Two years back, prominent Canadian economist and car industry analyst Dennis DesRosiers shocked his countrymen when he predicted that Canada’s car manufacturing would completely die in the decades ahead.
“Somewhere between 2030 and 2040 we’ll be Australia,” he told The Economist, referring to Australia, whose three manufacturers will all cease production by the end of this year.
Imports into the US from Canada and Mexico are almost at a par with each other. Last year, some 2.7 million vehicles were shipped from Mexico to the US, while 2.3 million came from Canada. But the trajectories of the two countries couldn’t be more dissimilar. Despite Ford’s well-publicized scrapping of a plant in the Central Mexican state of Guanajuato and Toyota and Mazda’s recent announcement of a new joint venture plant in the US, manufacturers have been pouring into Mexico, while investment in Canada’s auto industry is down to a trickle. (The new joint venture plant, for example, will likely produce Toyota Corollas now made in Canada.)
Add to that the likelihood that Chinese manufacturers will possibly set up plants in Mexico and the gap will only grow larger over the years ahead.
Canada “is losing several key, high-volume products,” said Brandon Mason, the global automotive practice director at PwC, in a recent presentation at an Automotive Logistics conference.
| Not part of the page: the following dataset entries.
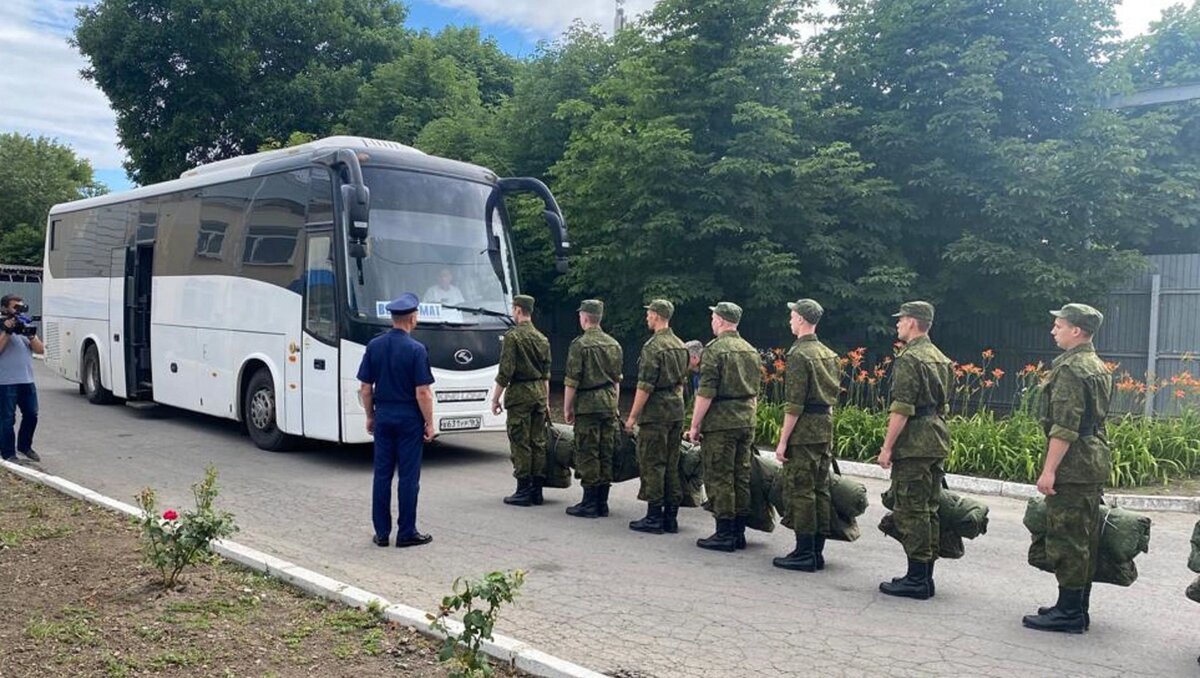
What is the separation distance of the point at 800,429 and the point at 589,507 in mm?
2475

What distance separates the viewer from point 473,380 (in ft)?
34.2

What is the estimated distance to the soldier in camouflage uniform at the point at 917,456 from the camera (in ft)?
19.6

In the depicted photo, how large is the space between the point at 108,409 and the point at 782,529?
12292 mm

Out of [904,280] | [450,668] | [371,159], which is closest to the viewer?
[450,668]

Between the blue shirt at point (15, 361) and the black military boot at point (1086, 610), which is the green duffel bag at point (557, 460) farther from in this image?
the blue shirt at point (15, 361)

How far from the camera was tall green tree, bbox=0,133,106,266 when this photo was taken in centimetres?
4578

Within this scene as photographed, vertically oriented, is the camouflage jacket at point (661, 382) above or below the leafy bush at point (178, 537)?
above

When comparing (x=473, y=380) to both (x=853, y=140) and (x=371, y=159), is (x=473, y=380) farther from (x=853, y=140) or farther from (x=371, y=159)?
(x=853, y=140)

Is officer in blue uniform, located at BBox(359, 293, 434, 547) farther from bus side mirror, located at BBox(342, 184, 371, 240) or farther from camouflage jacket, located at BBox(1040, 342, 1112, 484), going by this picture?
camouflage jacket, located at BBox(1040, 342, 1112, 484)

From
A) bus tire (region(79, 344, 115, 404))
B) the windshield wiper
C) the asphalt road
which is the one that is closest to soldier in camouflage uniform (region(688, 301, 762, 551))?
the asphalt road

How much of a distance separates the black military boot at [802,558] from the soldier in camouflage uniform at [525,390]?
273cm

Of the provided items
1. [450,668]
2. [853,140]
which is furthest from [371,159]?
[853,140]

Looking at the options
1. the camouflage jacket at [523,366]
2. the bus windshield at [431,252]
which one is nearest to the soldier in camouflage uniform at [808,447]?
the camouflage jacket at [523,366]

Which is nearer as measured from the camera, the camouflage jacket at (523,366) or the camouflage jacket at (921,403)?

The consultancy believes, by contrast, that Mexico will remain a “significant growth center for the region,” Mason said.
PwC forecasts that light vehicle assembly in Mexico will increase from 3.5 million in 2016, of which to almost 5 million by 2023.
For ports, shippers and carriers, the shift presents both opportunities and challenges and the logistics industry is scrambling. The supply chain from Canada southward is well-established, stable and consistent. CN says that it, alone, handles half the country’s vehicle production output, employing two- and three-level car carriers.
Vehicles coming from Mexico to the north are in a state of flux, and not because of President Trump’s threats to slap high duties on Mexican products. That’s true of finished vehicles and auto parts as well. According to a recent Brookings Institution study, Texas alone imports nearly $6 billion in auto parts from Mexico.
Take transport by ship as an example. During the first five months of this year, Mexico’s finished vehicle traffic increased by more than 40% to 667,000, according to Mexico’s Transport and Communications Ministry, as quoted in Automotive Logistics. Ports on the Gulf as well as the Pacific saw large gains. Exports account for more than half of these vehicle movements and are grew by almost 50% during this period. The Pacific port of Lázaro Cárdenas is undergoing a major investment program on a new terminal that will boost its capacity to export vehicles, welcome news for a country that suffers from port congestion, especially Veracruz, North America’s largest port for finished vehicle movements.
While Mexico’s ship-born vehicle, exports have traditionally been destined to other countries in Latin America, ship movements are gaining momentum as well, thanks to short-sea shipping. This is, in part, because of concerns that shipping by rail is bumping up against capacity issues. Take Honda, for example. Some two-thirds of the Japanese car maker’s Mexico production moves by ship to the US, either out of Veracruz, to ports on the East Coast, or Lázaro Cárdenas, to ports on the West Coast.